Tutela del cliente e rispetto della legge

È evidente che tali soggetti si trovano stretti tra due fuochi, da una parte salvaguardare gli interessi di soggetti con cui hanno rapporti molto stretti (dipendenti, clienti, fornitori ecc) e, dall’altra, adempiere ad un obbligo di legge.
Esempio di tale scomoda situazione è la banca che quando diviene destinataria di un pignoramento presso terzi deve bloccare il conto del proprio cliente e mettere a disposizione del creditore le relative somme.
Ecco sorgere il conflitto di interesse che nasce dal contrapporsi di due esigenze: tutela del cliente e rispetto della legge. Quale interesse prevarrà di norma nella pratica? Di norma, purtroppo, il terzo pignorato fa prevalere l’interesse a tutelare il soggetto a se più prossimo, cliente, dipendente o fornitore che sia.  Vediamo come in concreto il terzo pignorato può sabotare la procedura di recupero crediti.

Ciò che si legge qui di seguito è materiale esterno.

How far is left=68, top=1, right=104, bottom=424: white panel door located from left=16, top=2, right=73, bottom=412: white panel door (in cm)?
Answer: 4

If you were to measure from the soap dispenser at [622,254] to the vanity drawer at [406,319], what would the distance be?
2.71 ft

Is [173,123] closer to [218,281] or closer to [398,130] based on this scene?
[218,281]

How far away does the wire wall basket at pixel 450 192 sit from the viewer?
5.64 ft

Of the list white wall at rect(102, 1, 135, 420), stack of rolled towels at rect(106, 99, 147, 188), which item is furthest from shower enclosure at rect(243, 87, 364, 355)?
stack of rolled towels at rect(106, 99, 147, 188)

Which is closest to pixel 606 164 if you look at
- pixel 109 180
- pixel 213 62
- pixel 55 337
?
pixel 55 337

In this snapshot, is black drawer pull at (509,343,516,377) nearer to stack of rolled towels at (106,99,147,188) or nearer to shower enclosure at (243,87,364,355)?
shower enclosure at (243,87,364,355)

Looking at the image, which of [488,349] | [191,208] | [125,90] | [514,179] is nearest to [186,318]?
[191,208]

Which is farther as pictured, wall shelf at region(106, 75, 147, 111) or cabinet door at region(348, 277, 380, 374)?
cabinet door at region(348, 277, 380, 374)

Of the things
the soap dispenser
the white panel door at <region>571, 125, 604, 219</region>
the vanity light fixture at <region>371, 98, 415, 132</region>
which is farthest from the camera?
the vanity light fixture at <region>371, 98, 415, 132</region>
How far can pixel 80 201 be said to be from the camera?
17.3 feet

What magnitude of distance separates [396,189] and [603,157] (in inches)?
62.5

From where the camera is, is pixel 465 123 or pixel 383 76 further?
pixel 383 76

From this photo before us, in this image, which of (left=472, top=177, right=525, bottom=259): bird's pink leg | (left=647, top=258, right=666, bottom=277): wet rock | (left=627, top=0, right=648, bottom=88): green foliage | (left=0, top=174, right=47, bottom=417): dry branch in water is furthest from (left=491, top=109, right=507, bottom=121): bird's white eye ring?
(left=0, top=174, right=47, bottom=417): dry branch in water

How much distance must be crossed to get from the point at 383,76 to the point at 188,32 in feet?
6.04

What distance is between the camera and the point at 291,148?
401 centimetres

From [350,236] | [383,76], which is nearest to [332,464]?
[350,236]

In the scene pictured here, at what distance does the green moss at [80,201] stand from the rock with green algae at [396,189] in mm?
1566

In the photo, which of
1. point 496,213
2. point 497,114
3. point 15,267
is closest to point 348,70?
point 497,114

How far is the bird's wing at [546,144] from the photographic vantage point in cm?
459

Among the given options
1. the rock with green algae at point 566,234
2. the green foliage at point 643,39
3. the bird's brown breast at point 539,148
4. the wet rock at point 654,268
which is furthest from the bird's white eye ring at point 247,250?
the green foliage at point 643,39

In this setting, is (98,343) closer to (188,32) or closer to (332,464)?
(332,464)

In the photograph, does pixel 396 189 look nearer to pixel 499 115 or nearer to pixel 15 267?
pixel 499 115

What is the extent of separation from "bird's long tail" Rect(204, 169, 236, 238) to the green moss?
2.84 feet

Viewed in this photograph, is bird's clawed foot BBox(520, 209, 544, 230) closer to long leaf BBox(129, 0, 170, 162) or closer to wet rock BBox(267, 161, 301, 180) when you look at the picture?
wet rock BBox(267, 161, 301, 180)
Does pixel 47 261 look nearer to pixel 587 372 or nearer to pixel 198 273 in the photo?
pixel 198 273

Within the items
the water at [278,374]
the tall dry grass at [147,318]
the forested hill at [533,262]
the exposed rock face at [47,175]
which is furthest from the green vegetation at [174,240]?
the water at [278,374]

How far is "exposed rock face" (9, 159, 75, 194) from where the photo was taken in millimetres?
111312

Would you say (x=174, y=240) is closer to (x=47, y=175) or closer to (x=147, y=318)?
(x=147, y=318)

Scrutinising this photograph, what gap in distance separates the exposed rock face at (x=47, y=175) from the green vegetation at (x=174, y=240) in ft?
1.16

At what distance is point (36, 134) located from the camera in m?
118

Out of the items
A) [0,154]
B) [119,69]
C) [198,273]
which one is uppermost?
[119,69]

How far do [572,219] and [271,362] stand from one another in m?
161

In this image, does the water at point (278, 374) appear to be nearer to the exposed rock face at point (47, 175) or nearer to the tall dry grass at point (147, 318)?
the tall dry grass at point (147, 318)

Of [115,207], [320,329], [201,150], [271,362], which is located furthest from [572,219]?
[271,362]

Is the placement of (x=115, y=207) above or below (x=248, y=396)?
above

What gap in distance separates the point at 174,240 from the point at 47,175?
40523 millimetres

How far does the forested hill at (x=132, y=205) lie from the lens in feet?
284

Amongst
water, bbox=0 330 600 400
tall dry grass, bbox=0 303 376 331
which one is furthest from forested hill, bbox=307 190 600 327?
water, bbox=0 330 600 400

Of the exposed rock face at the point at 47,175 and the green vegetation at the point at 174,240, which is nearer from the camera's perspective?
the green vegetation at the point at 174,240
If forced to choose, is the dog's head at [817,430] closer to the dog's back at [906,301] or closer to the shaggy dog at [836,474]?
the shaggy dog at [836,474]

Come evitare la procedura di recupero crediti

Una volta effettuato il pignoramento presso il terzo, il creditore ha 30 giorni per iscrivere a ruolo la procedura e non farla estinguere. Purtroppo la scelta se proseguire o abbandonare la procedura di recupero crediti non è una scelta economicamente neutra.
Al momento dell’iscrizione della procedura, difatti, il creditore deve investire altro denaro in tasse del giudizio per far proseguire la procedura di pignoramento.  Appare evidente che ne caso in cui il pignoramento non abbia avuto un esito positivo (ovvero il terzo non si in possesso di alcuna somma) la prosecuzione della procedura per il creditore sarebbe un inutile dispendio di tempo e denaro.
Il terzo, per tutelare il proprio cliente-dipendente-fornitore può omettere di effettuare la dichiarazione, mettendo il creditore davanti alla prospettiva di spendere altro denaro investendo su una procedura probabilmente infruttuosa.
Davanti ad un’assenza di dichiarazione il creditore molto spesso decide di abbandonare la procedura di recupero crediti. Purtroppo tale condotta non è sanzionata in alcun modo dalla legge. 

Conto corrente pignorato

Altro sabotaggio molto spesso praticato dalla banca consiste nell’avvisare in anticipo il debitore dell’arrivo del pignoramento, mettendolo in condizione di spostare il denaro dal conto corrente pignorato.
L’ultima e più grave delle condotte collusive è effettuare una dichiarazione falsa, ovvero attestare falsamente di non dovere nulla al soggetto pignorato. Anche il datore di lavoro ha vari sistemi per salvaguardare il proprio dipendente dalla procedura di pignoramento, sistema molto diffusa consiste nella riduzione fittizia dell’orario di lavoro del dipendente.
In alternativa, il dipendente e il datore di lavoro possono accordarsi per un licenziamento seguito da una nuova assunzione da parte di un diverso soggetto. Appare evidente che tale conflitto di interessi rende estremamente difficoltose le procedure di recupero crediti creando gravissimi problemi a privati e imprese che devono recuperare somme di denaro.